(Data excerpts)

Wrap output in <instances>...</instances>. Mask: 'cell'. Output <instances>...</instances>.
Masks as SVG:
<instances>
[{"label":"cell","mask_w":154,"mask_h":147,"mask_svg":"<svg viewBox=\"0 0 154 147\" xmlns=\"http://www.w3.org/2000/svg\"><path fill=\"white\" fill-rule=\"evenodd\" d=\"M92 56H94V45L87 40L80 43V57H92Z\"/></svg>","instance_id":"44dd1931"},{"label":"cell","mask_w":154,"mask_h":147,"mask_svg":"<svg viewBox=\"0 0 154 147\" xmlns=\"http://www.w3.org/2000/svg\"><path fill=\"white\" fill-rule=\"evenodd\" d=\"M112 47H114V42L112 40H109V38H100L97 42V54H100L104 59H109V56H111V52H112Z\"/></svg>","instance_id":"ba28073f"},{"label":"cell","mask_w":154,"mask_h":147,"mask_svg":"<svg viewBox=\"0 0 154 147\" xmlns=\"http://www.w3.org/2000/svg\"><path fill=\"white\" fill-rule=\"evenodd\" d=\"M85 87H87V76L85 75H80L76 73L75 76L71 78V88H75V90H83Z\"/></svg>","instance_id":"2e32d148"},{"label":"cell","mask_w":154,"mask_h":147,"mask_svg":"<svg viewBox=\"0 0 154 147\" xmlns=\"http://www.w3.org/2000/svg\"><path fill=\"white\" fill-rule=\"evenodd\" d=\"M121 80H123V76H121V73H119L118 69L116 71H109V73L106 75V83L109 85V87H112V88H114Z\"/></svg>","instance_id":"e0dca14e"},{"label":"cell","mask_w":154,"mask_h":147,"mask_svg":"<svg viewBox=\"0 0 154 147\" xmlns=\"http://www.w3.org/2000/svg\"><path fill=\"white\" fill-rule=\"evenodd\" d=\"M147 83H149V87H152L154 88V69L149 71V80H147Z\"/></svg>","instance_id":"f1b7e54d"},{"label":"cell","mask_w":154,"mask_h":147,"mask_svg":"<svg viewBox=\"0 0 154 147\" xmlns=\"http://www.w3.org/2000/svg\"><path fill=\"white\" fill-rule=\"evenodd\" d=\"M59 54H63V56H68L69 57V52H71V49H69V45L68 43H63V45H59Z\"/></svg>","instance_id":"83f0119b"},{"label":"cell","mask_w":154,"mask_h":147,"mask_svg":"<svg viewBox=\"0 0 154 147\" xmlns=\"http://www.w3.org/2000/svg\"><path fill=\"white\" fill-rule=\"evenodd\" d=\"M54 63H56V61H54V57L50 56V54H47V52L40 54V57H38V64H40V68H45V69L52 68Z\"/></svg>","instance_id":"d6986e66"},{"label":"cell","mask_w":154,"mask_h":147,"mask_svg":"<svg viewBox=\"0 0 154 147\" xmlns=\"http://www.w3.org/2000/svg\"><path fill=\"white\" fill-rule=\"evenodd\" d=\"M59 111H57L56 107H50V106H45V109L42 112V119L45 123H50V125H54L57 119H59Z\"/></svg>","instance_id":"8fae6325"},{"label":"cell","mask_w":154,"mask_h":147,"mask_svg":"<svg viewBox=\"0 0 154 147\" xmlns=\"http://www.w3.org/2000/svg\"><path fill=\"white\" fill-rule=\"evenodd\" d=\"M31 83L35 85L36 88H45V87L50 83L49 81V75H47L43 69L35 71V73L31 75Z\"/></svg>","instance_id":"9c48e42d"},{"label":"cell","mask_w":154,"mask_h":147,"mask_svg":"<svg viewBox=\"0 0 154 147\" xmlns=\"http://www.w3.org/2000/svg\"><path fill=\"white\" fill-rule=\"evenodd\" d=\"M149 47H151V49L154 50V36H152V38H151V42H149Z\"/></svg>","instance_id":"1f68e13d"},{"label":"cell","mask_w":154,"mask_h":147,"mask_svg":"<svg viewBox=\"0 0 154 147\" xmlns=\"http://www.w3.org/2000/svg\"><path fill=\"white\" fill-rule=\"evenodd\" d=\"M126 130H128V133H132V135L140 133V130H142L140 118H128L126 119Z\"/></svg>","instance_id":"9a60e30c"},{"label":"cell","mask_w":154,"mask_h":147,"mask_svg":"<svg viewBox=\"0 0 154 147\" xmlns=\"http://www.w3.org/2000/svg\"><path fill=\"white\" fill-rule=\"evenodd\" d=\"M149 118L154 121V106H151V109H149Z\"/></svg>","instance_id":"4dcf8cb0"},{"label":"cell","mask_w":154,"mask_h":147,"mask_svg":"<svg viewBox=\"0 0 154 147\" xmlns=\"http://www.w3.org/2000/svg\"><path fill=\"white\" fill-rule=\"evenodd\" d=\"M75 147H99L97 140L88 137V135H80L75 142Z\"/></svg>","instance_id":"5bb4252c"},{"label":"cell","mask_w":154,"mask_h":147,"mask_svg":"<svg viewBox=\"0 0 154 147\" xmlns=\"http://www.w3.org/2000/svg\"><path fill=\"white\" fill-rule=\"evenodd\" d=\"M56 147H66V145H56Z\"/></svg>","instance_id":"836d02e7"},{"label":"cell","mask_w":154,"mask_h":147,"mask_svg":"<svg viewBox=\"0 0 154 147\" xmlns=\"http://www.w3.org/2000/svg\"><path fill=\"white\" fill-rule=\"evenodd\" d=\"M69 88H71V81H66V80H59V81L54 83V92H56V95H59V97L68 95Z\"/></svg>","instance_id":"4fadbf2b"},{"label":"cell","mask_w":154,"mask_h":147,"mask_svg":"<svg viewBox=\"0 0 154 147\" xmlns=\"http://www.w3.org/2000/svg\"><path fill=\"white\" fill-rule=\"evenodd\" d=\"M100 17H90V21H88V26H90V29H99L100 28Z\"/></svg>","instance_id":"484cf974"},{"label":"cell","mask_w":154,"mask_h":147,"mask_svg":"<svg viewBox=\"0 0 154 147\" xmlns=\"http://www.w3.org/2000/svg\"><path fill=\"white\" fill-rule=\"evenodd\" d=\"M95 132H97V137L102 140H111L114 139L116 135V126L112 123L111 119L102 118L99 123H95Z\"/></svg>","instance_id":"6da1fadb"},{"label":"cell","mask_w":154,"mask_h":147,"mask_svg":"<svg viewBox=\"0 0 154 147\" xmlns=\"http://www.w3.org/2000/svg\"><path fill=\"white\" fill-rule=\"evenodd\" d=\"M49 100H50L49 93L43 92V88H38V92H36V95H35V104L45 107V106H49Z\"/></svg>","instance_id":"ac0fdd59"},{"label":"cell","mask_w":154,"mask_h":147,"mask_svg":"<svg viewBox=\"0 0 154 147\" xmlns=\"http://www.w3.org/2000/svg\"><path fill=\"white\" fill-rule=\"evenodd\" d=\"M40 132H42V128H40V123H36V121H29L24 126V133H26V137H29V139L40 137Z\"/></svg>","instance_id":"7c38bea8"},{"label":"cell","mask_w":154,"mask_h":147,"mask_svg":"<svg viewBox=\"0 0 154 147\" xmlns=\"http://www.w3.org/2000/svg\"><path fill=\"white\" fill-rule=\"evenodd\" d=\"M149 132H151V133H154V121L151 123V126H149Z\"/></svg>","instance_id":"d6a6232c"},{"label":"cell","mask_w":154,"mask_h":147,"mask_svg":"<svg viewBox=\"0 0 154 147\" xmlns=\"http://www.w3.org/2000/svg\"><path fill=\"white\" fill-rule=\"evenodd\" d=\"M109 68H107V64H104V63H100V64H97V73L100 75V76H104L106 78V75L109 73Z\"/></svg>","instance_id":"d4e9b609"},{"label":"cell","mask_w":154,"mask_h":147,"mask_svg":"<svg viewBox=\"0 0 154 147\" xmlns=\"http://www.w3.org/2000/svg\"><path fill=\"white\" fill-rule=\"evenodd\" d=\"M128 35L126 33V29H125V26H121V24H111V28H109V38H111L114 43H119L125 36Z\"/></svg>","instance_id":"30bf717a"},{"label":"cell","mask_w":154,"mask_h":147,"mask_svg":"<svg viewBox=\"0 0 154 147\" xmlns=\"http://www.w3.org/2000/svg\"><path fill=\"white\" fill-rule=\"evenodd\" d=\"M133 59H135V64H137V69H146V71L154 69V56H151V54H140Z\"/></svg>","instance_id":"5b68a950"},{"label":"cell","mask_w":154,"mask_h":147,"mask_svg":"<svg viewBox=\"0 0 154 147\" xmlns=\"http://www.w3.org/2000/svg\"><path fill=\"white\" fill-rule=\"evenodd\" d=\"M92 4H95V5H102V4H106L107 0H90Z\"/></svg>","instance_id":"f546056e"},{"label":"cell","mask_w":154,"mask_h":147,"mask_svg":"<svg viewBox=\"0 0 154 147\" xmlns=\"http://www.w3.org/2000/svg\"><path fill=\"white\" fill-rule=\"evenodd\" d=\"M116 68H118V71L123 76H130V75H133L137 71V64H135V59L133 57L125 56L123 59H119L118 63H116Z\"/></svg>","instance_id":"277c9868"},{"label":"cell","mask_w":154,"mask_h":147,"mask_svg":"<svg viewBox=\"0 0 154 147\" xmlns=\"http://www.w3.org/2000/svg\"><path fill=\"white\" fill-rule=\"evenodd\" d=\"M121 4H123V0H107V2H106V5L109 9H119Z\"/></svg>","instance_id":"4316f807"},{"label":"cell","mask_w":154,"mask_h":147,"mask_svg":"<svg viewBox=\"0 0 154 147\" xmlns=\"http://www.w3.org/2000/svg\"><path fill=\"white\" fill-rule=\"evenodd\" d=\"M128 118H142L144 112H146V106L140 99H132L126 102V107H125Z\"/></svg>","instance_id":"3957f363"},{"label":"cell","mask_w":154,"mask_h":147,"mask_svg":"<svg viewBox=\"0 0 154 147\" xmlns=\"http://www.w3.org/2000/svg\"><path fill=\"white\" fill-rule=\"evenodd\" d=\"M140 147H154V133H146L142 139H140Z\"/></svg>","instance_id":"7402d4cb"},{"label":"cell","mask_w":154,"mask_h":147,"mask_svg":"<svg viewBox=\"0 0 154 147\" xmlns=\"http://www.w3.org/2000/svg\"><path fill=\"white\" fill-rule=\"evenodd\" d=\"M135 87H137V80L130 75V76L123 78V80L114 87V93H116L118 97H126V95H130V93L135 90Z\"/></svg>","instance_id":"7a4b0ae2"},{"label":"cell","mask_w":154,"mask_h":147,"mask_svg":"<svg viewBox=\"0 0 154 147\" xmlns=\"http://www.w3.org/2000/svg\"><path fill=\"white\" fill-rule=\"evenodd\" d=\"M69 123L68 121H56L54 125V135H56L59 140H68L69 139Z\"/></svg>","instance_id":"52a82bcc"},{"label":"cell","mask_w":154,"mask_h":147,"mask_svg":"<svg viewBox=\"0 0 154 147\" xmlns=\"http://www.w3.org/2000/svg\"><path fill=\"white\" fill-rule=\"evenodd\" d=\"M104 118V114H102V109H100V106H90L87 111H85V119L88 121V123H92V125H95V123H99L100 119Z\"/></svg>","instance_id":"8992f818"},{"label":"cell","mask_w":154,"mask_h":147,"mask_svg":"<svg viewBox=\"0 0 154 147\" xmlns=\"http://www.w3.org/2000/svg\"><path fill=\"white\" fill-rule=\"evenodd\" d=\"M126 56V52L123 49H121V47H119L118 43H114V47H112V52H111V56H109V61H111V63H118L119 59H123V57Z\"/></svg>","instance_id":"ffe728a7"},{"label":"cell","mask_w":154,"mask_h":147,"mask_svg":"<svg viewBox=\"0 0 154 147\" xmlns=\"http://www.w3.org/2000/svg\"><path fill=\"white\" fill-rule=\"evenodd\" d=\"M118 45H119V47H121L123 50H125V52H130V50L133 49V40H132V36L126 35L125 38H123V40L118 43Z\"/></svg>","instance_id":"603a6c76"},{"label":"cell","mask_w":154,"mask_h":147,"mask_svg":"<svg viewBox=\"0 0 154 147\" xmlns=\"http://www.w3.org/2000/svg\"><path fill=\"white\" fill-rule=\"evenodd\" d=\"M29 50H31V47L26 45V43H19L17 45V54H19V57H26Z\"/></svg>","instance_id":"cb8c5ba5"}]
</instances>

Task to carry out →
Return every line of the data that contains the string "instances", treating uppercase and lowercase letters as different.

Finished answer →
Wrap output in <instances>...</instances>. Mask: 'cell'. Output <instances>...</instances>.
<instances>
</instances>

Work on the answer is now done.